- _Short problem_
Copy the listing below word for word, keeping every line as it appears.

- _Records shown_
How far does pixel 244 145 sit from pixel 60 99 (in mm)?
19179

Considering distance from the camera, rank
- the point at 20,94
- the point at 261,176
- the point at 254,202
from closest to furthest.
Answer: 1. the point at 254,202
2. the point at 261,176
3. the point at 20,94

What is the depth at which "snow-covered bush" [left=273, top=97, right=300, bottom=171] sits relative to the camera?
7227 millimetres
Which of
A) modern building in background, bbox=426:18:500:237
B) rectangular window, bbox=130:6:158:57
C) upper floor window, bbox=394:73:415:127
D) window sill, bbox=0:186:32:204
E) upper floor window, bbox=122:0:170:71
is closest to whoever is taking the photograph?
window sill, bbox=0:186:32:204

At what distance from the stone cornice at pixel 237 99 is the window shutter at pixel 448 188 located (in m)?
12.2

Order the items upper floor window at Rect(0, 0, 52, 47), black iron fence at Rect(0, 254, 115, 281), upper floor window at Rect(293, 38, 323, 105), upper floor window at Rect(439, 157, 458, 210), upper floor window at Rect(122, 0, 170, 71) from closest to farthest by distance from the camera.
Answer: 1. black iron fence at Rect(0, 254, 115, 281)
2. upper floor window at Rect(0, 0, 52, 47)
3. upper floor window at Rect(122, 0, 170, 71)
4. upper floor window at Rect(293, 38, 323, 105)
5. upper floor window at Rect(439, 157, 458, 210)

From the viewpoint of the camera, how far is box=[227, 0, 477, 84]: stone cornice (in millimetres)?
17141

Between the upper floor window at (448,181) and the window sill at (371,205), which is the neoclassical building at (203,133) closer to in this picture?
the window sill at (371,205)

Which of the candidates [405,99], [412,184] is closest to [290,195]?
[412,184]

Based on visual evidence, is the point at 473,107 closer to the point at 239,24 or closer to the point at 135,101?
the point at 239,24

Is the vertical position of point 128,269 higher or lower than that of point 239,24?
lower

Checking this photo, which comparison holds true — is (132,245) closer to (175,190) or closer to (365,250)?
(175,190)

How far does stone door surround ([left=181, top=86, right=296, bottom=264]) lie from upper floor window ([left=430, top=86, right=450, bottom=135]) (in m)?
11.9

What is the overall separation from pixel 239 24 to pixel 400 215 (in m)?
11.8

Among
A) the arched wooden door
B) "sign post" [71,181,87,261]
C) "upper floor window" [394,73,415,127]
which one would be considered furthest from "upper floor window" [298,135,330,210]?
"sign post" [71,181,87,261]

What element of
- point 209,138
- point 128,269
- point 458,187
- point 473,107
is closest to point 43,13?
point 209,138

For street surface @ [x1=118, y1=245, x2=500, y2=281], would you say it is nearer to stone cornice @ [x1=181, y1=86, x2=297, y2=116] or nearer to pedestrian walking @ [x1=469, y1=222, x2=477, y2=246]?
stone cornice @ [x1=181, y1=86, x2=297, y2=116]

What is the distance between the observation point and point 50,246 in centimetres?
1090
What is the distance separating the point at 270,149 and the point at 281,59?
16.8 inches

- _Response to the exercise_
How far does pixel 244 145 sit from pixel 60 99 (in mm)?
19179

Considering distance from the camera, rank
- the point at 20,94
- the point at 261,176
- the point at 254,202
from closest to furthest.
Answer: 1. the point at 254,202
2. the point at 261,176
3. the point at 20,94

What is the depth at which "snow-covered bush" [left=273, top=97, right=300, bottom=171] sits relative to the camera?
7227 millimetres
Which of
A) modern building in background, bbox=426:18:500:237
B) rectangular window, bbox=130:6:158:57
C) upper floor window, bbox=394:73:415:127
D) window sill, bbox=0:186:32:204
E) upper floor window, bbox=122:0:170:71
is closest to whoever is taking the photograph?
window sill, bbox=0:186:32:204

At what distance from the stone cornice at pixel 237 99 is the window shutter at pixel 448 188 located (in m)?
12.2

Order the items upper floor window at Rect(0, 0, 52, 47), black iron fence at Rect(0, 254, 115, 281), upper floor window at Rect(293, 38, 323, 105), upper floor window at Rect(439, 157, 458, 210), upper floor window at Rect(122, 0, 170, 71) from closest to farthest by distance from the camera.
Answer: 1. black iron fence at Rect(0, 254, 115, 281)
2. upper floor window at Rect(0, 0, 52, 47)
3. upper floor window at Rect(122, 0, 170, 71)
4. upper floor window at Rect(293, 38, 323, 105)
5. upper floor window at Rect(439, 157, 458, 210)

From the viewpoint of the camera, how far is box=[227, 0, 477, 84]: stone cornice (in millimetres)?
17141

Between the upper floor window at (448,181) and the window sill at (371,205), which is the neoclassical building at (203,133) closer to in this picture?
the window sill at (371,205)

Which of the candidates [405,99], [412,184] is closest to [290,195]?
[412,184]

Based on visual evidence, is the point at 473,107 closer to the point at 239,24 or closer to the point at 135,101?
the point at 239,24

Is the vertical position of point 128,269 higher or lower than that of point 239,24?
lower

Checking this photo, which comparison holds true — is (132,245) closer to (175,190) or closer to (365,250)?
(175,190)

How far does stone door surround ([left=181, top=86, right=296, bottom=264]) lie from upper floor window ([left=430, top=86, right=450, bottom=135]) (in m)?
11.9

What is the overall separation from pixel 239 24 to pixel 400 215 (in m)?
11.8

Among
A) the arched wooden door
B) "sign post" [71,181,87,261]
C) "upper floor window" [394,73,415,127]
which one would be considered furthest from "upper floor window" [298,135,330,210]?
"sign post" [71,181,87,261]

What element of
- point 209,138
- point 128,269
- point 458,187
- point 473,107
is closest to point 43,13?
point 209,138

For street surface @ [x1=118, y1=245, x2=500, y2=281], would you say it is nearer to stone cornice @ [x1=181, y1=86, x2=297, y2=116] or nearer to pedestrian walking @ [x1=469, y1=222, x2=477, y2=246]?
stone cornice @ [x1=181, y1=86, x2=297, y2=116]

What is the distance between the observation point and point 50,246 in centimetres?
1090
What is the distance separating the point at 270,149 and the point at 281,59?
16.8 inches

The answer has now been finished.